OBJECTIVE 1: Before the forum thread and the entries below, rewrite the paragraph beginning "I would hate for Drake and I to drive down" as a short bulleted list that keeps its main facts.
OBJECTIVE 2: In the forum thread below, what address is given for the gathering?
OBJECTIVE 3: Please copy from the forum thread below the part that opens with the words containing "Everyone good with" and closes with "great! I'll be there.".

SUPPLIED TEXT:

------------------------------------------------------------------------

I should be seeing some of you at Freezefest in the coming weeks, though. 



In other news, I may try to throw together a rag-tag GTG at my place in April. Probably not a lot of heads up, though.


----------



## Hillbilly SQ (Jan 26, 2007)

bikinpunk said:


> is this thread about a gtg in Atlanta or about Chris' boat trials and tribulations?
> 
> 
> 
> ...


Just showing what's been keeping me too busy to drive about a thousand miles round trip for a g2g

I'm going on vacation in April so might be able to make your gathering unless the fishing warrants me staying in this area


----------



## strakele (Mar 2, 2009)

Everyone good with Saturday the 3rd? It's about time to get the date set.

Unless everyone objects, it's gonna be Saturday.


----------



## bertholomey (Dec 27, 2007)

Saturday sounds great! I'll be there.


----------



## RMAT (Feb 13, 2007)

I'll try to be there


----------



## ocblaze (Nov 21, 2009)

Saturday is perfect! I'll be there in the am and maybe pm!


----------



## bertholomey (Dec 27, 2007)

Did you zero in on a location bro?.... Makin' lodging plans....


----------



## The Drake (Apr 3, 2007)

I will more than likely be there, carpooling with Jason. Looking forward to meeting everyone!


----------



## bertholomey (Dec 27, 2007)

Location? 

Suggestion.....

Northlake Mall. There is a good Twisted Taco down the road that would be a fun place to gather for lunch. It would be straight up 285 - easy to get to.

4800 Briarcliff Road Northeast, Atlanta, GA 30345

How many are looking to come? 2 from North Carolina....


----------



## bertholomey (Dec 27, 2007)

Are you guys going to make it - Chuck, Chuck, Al, Atlanta007, EeeDeeEye, Rmat, ocblaze, Demetrius, Ally, Grayson?....possible Fellippe?

I would hate for Drake and I to drive down to sit in a parking lot by ourselves......this will be a good chance to hear some cars that I have been wanting to hear for a while. Chance to hear some cars before the comp season gets really going.


----------



## strakele (Mar 2, 2009)

Unless someone has a problem, let's go with the location Jason suggested. It's a bit out of the middle of the city so won't be as crowded.

So:

What: Atlanta DIYMA GTG
Where: Northlake Mall parking lot - 4800 Briarcliff Road Northeast, Atlanta, GA 30345
When: Saturday, March 3, from 11am till... whenever.
Who: Please add your name and screename to this list if you are very confident you'll be there

strakele - Grayson
millerlyte - Ally
bertholomey - Jason
The Drake - Drake
wdemetrius1 - Demetrius

Please sign if you know you'll be there. If you're not sure, still sign, and add a 'maybe' next to your name.


----------



## BigAl205 (May 20, 2009)

I'm absolutely, positively, 100% pretty sure I'll be there.


----------



## RMAT (Feb 13, 2007)

strakele said:


> Unless someone has a problem, let's go with the location Jason suggested. It's a bit out of the middle of the city so won't be as crowded.
> 
> So:
> 
> ...


I'll be there


----------



## kickinaudio (May 15, 2009)

I'll be there. Hopefully with some new SNPA cans.

------------------------------------------------------------------------

DATASET CONTENT:
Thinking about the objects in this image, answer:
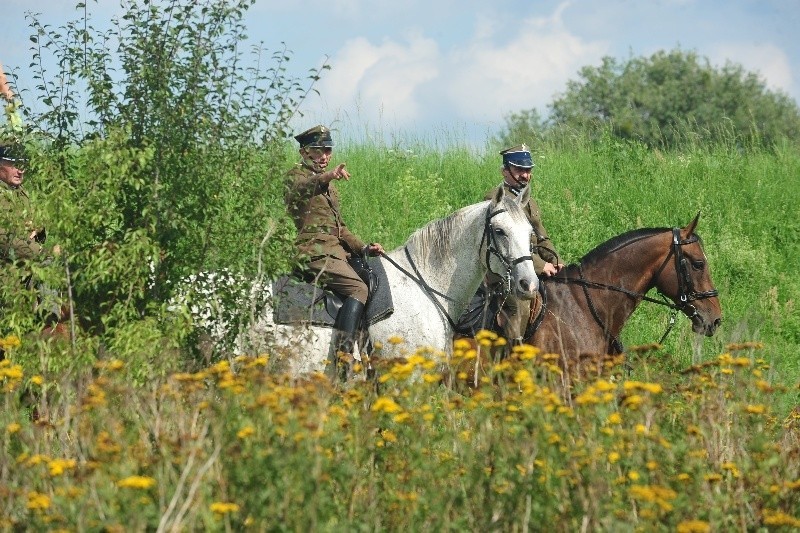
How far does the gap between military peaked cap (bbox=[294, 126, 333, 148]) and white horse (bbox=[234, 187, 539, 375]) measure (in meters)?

------------------------------------------------------------------------

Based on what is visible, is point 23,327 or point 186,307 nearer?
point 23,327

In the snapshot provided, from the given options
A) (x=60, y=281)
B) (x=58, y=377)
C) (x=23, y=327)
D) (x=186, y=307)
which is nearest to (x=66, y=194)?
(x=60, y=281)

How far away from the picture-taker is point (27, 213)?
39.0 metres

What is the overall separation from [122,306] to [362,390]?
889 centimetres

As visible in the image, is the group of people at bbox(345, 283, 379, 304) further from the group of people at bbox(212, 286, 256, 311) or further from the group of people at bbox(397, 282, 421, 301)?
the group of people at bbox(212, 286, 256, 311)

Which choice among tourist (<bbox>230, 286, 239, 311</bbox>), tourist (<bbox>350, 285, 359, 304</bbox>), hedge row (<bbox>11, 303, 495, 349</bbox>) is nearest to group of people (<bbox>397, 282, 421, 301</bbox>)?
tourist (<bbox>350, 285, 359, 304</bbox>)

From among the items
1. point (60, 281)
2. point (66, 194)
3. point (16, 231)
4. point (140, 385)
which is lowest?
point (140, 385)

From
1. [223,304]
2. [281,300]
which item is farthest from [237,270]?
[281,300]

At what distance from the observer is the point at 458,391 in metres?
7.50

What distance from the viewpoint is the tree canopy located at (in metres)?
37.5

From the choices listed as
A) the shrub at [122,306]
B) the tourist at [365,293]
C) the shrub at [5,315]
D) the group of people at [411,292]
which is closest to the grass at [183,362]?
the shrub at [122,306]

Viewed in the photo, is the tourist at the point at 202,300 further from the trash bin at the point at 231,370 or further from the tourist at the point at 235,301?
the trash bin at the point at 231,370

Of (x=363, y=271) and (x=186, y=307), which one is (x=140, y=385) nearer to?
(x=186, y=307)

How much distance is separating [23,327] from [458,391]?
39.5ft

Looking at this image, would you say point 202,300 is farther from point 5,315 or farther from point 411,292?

------------------------------------------------------------------------

CORRECT ANSWER 1:
- The writer would hate for Drake and the writer to drive down only to sit in a parking lot alone.
- The gathering is a good chance to hear some cars the writer has wanted to hear for a while.
- It is also a chance to hear some cars before the comp season really gets going.

CORRECT ANSWER 2: Northlake Mall parking lot, 4800 Briarcliff Road Northeast, Atlanta, GA 30345.

CORRECT ANSWER 3:
Everyone good with Saturday the 3rd? It's about time to get the date set.

Unless everyone objects, it's gonna be Saturday.


----------



## bertholomey (Dec 27, 2007)

Saturday sounds great! I'll be there.